* Problem details *
Count the lines in the material below that contain the word "granularity" and give the number alone.

* Input data *
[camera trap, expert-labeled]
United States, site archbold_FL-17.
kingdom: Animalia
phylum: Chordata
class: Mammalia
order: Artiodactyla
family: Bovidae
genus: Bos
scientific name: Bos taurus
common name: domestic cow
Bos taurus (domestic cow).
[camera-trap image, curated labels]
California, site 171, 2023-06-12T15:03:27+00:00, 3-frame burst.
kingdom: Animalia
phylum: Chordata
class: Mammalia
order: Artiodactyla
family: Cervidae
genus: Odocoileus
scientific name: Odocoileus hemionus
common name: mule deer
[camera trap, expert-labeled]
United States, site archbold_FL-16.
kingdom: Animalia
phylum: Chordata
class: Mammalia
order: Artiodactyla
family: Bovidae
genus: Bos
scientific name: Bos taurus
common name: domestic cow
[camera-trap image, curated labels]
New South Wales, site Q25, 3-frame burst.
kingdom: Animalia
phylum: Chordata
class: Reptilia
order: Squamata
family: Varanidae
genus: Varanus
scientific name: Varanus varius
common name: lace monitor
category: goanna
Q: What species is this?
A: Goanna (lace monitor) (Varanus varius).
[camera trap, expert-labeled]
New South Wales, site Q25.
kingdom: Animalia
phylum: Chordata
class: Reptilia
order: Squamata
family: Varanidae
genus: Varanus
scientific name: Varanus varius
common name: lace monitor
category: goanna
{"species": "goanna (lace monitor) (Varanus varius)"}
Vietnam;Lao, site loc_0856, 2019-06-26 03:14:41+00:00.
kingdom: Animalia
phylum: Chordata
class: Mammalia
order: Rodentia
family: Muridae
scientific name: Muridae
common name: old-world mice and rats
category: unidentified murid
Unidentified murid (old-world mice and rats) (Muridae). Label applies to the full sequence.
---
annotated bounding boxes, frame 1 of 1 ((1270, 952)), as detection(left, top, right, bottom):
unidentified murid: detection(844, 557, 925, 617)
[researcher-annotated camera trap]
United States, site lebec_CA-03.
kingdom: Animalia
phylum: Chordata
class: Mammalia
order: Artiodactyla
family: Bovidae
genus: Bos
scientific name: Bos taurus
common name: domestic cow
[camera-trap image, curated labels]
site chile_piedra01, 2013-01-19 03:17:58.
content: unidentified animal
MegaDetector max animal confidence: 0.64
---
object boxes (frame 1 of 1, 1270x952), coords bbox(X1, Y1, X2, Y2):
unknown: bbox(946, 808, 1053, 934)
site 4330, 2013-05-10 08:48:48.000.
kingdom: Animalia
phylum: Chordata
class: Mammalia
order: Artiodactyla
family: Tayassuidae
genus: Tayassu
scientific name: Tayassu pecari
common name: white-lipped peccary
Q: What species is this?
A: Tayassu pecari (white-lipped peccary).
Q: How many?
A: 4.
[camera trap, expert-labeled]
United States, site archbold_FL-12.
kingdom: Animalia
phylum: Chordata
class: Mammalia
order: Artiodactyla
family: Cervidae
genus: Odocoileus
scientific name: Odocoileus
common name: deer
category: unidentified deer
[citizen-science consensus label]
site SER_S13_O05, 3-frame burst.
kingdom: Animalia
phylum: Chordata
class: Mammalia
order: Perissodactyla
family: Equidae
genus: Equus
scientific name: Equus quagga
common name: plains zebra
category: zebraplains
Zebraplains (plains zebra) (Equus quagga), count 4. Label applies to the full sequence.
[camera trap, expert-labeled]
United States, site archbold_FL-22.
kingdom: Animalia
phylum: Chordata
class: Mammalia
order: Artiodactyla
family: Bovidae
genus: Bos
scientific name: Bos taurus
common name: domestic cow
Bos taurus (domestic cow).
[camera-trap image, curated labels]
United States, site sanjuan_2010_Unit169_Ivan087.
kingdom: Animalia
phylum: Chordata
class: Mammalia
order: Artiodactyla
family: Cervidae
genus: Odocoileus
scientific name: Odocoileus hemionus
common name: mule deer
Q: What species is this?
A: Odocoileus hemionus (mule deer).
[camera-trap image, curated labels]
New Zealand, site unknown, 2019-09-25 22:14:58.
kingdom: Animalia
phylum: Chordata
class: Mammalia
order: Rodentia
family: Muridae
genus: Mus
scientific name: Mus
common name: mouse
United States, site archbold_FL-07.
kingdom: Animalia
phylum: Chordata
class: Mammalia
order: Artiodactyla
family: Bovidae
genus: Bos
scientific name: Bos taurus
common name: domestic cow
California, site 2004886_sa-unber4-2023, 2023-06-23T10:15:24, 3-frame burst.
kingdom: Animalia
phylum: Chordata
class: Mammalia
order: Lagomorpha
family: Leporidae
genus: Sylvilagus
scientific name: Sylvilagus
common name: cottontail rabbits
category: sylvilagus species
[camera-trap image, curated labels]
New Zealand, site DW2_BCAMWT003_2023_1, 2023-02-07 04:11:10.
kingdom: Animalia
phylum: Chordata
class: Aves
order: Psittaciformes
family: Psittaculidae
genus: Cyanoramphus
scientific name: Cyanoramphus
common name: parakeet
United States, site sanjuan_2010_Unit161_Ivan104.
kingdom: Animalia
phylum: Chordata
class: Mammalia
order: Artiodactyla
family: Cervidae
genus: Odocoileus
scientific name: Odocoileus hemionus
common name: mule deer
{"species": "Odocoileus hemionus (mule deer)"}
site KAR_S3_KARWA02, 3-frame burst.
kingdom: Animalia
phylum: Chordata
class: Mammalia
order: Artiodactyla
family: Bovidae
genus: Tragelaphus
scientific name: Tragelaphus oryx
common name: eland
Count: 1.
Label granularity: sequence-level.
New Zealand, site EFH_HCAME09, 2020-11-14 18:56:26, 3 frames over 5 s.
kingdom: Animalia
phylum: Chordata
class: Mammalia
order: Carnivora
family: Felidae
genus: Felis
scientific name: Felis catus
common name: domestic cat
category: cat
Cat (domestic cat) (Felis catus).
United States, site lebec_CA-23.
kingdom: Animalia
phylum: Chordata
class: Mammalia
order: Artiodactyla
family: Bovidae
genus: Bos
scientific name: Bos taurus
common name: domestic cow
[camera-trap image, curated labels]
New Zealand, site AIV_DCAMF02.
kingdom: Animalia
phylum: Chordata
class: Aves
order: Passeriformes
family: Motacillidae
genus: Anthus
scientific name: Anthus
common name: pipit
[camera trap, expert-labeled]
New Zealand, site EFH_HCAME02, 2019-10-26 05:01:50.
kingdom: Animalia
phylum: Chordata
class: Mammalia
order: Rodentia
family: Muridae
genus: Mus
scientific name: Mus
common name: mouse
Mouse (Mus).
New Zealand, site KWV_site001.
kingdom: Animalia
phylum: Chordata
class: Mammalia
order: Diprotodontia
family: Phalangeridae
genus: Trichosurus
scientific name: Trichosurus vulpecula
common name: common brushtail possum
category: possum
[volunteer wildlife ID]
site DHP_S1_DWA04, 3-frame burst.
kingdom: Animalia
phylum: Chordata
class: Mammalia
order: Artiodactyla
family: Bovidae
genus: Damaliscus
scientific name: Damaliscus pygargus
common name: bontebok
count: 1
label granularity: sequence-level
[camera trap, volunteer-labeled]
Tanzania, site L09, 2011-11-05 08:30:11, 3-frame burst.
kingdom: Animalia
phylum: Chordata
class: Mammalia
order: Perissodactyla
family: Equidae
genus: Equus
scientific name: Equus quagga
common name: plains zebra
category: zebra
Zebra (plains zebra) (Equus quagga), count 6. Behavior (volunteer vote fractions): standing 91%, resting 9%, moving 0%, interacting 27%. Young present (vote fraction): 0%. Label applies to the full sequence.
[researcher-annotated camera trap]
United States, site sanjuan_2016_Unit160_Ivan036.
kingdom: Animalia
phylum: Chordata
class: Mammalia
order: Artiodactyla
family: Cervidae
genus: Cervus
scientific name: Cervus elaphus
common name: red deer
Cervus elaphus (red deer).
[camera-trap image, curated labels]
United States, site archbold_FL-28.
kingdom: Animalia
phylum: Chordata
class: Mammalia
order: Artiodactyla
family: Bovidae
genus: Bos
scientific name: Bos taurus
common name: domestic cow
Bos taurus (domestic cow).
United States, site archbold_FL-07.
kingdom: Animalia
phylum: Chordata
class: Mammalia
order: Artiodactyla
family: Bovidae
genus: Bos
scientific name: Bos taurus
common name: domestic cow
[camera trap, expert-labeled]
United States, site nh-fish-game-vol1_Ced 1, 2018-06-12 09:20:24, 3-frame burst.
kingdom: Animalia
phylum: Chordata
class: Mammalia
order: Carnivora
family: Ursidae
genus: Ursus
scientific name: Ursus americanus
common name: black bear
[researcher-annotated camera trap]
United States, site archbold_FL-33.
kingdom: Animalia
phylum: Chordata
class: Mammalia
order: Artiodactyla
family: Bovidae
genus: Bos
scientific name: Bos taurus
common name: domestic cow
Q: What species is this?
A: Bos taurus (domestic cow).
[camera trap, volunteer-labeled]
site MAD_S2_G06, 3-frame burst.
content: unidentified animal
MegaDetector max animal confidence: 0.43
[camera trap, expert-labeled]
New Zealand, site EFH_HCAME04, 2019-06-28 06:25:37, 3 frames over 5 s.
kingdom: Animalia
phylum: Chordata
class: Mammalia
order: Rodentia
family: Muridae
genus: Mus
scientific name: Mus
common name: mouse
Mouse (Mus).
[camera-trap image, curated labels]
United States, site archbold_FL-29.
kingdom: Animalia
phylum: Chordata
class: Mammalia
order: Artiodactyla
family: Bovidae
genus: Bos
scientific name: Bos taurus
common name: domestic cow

* Solution to the problem *
2